• _What to produce_
Copy out every line of the entries below exactly as it appears, from the line containing "In the photograph, how" down to the line containing "0.73 metres", including both of those lines.
**** Information provided ****
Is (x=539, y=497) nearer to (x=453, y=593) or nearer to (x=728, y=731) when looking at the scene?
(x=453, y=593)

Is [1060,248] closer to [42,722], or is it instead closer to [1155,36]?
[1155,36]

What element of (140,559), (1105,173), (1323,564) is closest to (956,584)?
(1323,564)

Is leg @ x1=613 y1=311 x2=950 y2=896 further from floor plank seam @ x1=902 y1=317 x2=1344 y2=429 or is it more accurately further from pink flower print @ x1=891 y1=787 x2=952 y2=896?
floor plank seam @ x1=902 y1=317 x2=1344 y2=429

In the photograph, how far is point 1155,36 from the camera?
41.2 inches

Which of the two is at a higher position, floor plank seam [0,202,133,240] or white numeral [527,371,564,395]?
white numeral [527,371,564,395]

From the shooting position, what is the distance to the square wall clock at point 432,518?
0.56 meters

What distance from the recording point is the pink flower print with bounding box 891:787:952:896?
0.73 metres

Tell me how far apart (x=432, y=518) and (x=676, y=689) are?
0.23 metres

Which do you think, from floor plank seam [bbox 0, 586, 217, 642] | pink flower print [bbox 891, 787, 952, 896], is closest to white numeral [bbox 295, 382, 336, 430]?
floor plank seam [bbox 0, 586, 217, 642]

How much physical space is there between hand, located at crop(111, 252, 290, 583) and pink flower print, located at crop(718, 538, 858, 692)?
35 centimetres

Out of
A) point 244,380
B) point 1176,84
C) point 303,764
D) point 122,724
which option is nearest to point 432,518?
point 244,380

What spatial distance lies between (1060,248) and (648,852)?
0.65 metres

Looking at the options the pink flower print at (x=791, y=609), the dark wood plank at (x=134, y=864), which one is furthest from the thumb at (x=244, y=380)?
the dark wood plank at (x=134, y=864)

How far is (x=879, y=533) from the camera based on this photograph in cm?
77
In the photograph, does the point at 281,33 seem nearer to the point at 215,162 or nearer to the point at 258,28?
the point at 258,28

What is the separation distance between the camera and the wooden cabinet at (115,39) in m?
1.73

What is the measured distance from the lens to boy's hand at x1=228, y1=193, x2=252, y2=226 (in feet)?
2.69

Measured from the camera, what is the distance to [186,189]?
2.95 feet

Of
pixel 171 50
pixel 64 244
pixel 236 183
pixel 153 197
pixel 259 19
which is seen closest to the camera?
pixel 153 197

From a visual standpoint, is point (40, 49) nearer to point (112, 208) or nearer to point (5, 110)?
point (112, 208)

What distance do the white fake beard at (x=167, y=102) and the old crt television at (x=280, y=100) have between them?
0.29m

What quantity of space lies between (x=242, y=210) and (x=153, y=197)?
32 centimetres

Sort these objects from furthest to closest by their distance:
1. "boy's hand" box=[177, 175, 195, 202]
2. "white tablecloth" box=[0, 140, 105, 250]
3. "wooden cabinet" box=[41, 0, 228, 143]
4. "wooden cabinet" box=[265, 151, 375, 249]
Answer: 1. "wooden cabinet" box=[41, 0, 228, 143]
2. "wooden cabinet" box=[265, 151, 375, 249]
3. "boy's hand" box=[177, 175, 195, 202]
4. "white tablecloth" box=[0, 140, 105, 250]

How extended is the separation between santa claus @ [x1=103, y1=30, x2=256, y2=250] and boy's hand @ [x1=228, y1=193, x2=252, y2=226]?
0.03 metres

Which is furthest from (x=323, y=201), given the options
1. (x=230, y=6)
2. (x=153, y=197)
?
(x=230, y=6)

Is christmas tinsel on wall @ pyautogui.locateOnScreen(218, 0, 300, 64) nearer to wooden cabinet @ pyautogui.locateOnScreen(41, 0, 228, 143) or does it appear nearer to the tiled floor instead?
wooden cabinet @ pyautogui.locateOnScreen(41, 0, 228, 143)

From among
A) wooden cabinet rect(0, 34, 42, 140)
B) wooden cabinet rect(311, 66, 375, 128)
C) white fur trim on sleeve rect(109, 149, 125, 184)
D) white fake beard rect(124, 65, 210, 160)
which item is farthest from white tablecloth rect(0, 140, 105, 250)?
****
• _Answer to the task_
In the photograph, how far is point 1155,36 from the camera?
41.2 inches

Which of the two is at a higher position, floor plank seam [0,202,133,240] or white numeral [527,371,564,395]?
white numeral [527,371,564,395]

From the shooting position, what is the distance to the square wall clock at point 432,518?
0.56 meters

What distance from the recording point is the pink flower print with bounding box 891:787:952:896?
0.73 metres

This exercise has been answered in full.